Web use and digitized information are getting expanded each day. The measure of information created is likewise getting expanded. On the opposite side, the security assaults cause numerous security dangers in the system, sites and Internet. Interruption discovery in a fast system is extremely a hard undertaking. The Hadoop Implementation is utilized to address the previously mentioned test that is distinguishing interruption in a major information condition at constant. To characterize the strange bundle stream, AI methodologies are used. Innocent Bayes does grouping by a vector of highlight esteems produced using some limited set. Choice Tree is another Machine Learning classifier which is likewise an administered learning model. Choice tree is the stream diagram like tree structure. J48 and Naïve Bayes Algorithm are actualized in Hadoop MapReduce Framework for parallel preparing by utilizing the KDDCup Data Corrected Benchmark dataset records.

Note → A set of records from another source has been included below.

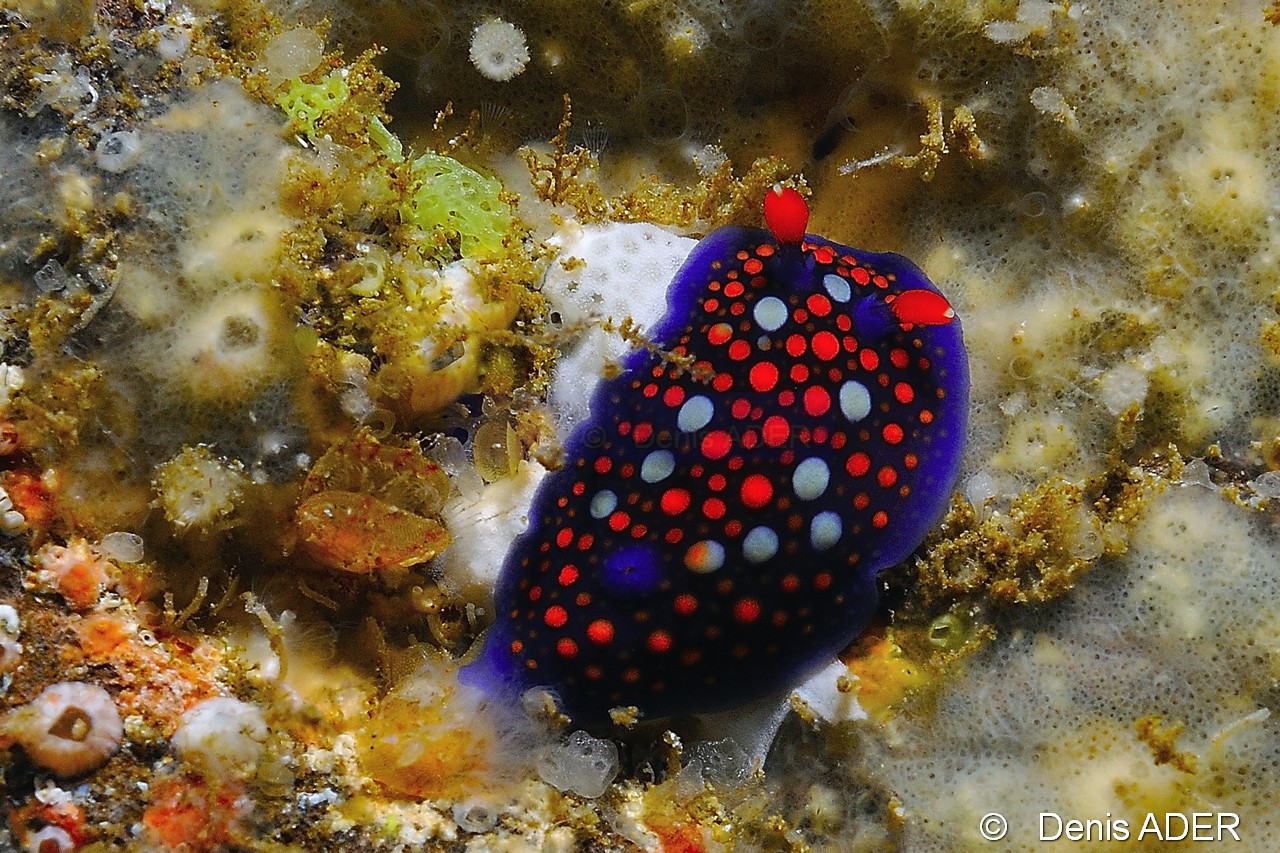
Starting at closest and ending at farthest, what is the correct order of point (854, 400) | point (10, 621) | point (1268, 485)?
point (10, 621) → point (1268, 485) → point (854, 400)

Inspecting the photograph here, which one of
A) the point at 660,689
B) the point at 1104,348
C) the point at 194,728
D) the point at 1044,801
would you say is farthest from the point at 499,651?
the point at 1104,348

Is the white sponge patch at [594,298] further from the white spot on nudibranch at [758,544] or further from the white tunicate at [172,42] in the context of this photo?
the white tunicate at [172,42]

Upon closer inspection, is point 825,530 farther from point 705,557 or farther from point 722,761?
point 722,761

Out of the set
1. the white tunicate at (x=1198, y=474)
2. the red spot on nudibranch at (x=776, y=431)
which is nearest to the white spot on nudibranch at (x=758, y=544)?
the red spot on nudibranch at (x=776, y=431)

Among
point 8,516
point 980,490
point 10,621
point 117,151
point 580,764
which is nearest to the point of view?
point 10,621

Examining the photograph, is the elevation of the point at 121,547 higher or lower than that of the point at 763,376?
lower

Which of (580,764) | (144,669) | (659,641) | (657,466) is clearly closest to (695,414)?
(657,466)

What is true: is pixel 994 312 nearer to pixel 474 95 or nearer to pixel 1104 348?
pixel 1104 348
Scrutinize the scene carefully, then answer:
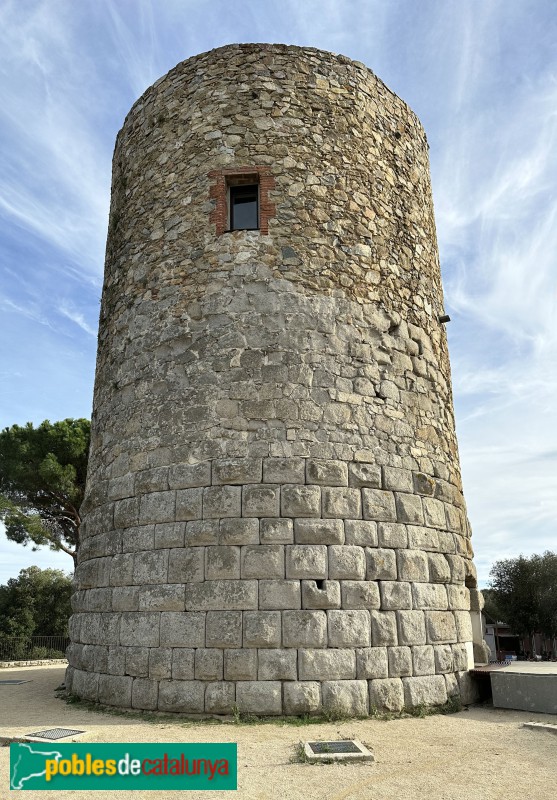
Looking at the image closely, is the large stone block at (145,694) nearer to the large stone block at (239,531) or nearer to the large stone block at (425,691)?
the large stone block at (239,531)

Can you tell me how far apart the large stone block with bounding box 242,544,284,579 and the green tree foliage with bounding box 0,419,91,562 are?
1294 cm

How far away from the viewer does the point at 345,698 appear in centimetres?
620

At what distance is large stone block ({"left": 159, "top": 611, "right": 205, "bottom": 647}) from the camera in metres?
6.43

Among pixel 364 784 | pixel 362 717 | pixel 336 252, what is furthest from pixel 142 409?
pixel 364 784

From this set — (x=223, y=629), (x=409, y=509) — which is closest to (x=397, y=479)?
(x=409, y=509)

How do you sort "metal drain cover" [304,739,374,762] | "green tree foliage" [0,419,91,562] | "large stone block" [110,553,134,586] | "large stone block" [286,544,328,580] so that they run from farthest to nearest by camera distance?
"green tree foliage" [0,419,91,562] < "large stone block" [110,553,134,586] < "large stone block" [286,544,328,580] < "metal drain cover" [304,739,374,762]

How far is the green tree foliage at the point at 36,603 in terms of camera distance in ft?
88.5

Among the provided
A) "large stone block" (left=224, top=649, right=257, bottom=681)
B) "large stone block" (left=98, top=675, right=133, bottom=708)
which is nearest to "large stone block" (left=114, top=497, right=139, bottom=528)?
"large stone block" (left=98, top=675, right=133, bottom=708)

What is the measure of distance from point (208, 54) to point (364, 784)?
29.3 ft

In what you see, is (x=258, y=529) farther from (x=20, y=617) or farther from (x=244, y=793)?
(x=20, y=617)

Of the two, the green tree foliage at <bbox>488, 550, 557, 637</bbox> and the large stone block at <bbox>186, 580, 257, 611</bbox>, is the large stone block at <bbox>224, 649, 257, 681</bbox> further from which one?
the green tree foliage at <bbox>488, 550, 557, 637</bbox>

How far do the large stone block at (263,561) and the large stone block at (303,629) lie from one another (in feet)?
1.41

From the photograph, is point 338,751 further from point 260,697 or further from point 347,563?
point 347,563

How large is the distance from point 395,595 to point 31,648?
18683 millimetres
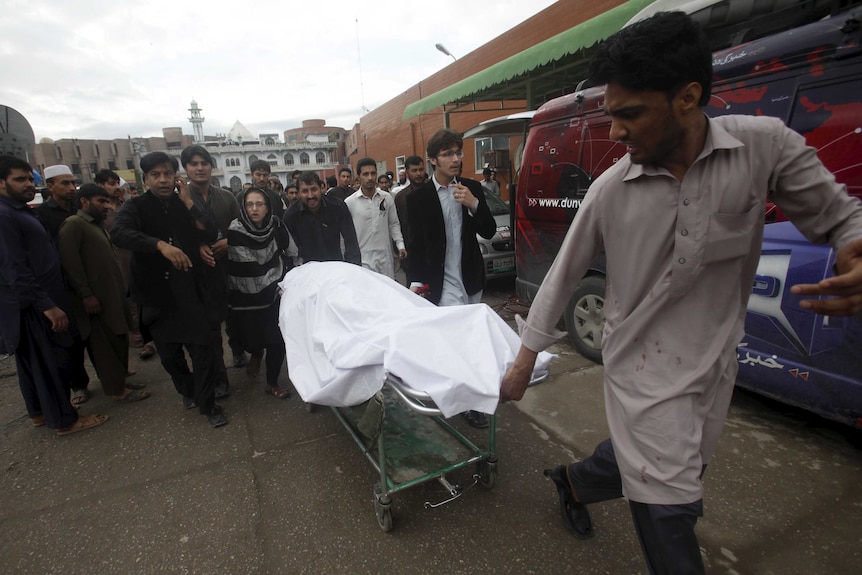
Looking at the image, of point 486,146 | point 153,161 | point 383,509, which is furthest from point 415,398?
point 486,146

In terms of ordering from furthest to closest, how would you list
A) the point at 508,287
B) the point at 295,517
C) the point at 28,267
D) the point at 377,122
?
the point at 377,122 < the point at 508,287 < the point at 28,267 < the point at 295,517

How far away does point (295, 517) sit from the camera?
7.81ft

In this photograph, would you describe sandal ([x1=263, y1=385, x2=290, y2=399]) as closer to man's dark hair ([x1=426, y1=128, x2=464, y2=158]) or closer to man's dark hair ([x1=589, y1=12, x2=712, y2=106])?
man's dark hair ([x1=426, y1=128, x2=464, y2=158])

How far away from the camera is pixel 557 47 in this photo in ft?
20.6

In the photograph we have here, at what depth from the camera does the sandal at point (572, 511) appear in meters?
Result: 2.10

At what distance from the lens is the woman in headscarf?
3.50 m

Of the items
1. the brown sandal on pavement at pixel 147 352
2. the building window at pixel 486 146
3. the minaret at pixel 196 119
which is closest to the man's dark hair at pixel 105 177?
the brown sandal on pavement at pixel 147 352

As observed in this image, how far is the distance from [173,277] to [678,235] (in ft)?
10.6

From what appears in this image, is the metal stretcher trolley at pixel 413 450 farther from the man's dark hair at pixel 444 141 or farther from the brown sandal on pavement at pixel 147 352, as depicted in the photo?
the brown sandal on pavement at pixel 147 352

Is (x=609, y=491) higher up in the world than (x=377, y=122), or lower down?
lower down

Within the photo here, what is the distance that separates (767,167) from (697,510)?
99cm

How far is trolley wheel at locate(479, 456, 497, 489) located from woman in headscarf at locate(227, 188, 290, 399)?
192cm

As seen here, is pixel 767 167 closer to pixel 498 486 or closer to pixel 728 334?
pixel 728 334

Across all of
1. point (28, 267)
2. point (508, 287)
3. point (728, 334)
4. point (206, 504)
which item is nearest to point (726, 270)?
point (728, 334)
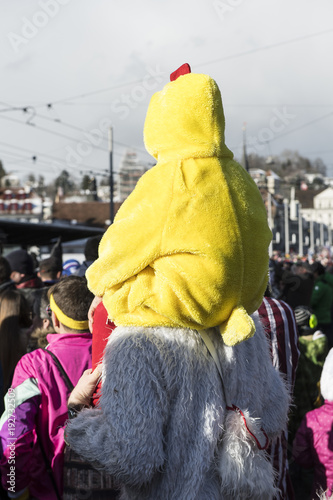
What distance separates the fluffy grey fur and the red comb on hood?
0.85 metres

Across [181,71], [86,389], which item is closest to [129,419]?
[86,389]

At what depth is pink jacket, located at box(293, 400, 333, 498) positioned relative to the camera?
3.43 m

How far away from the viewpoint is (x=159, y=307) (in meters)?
1.75

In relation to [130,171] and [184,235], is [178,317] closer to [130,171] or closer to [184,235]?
[184,235]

The outcome acquired is 89.9% True Positive rate and 0.04% False Positive rate for Naive Bayes Algorithm and 98.06% True Positive rate and 0.001% False Positive rate for Decision Tree Algorithm.


Electronics ◽  
2020 ◽  
Vol 9 (11) ◽  
pp. 1894
Author(s):  
Chun Guo ◽  
Zihua Song ◽  
Yuan Ping ◽  
Guowei Shen ◽  
Yuhei Cui ◽  
...  

Remote Access Trojan (RAT) is one of the most terrible security threats that organizations face today. At present, two major RAT detection methods are host-based and network-based detection methods. To complement one another’s strengths, this article proposes a phased RATs detection method by combining double-side features (PRATD). In PRATD, both host-side and network-side features are combined to build detection models, which is conducive to distinguishing the RATs from benign programs because that the RATs not only generate traffic on the network but also leave traces on the host at run time. Besides, PRATD trains two different detection models for the two runtime states of RATs for improving the True Positive Rate (TPR). The experiments on the network and host records collected from five kinds of benign programs and 20 famous RATs show that PRATD can effectively detect RATs, it can achieve a TPR as high as 93.609% with a False Positive Rate (FPR) as low as 0.407% for the known RATs, a TPR 81.928% and FPR 0.185% for the unknown RATs, which suggests it is a competitive candidate for RAT detection.


2019 ◽  
Author(s):  
Rayees Rahman ◽  
Arad Kodesh ◽  
Stephen Z Levine ◽  
Sven Sandin ◽  
Abraham Reichenberg ◽  
...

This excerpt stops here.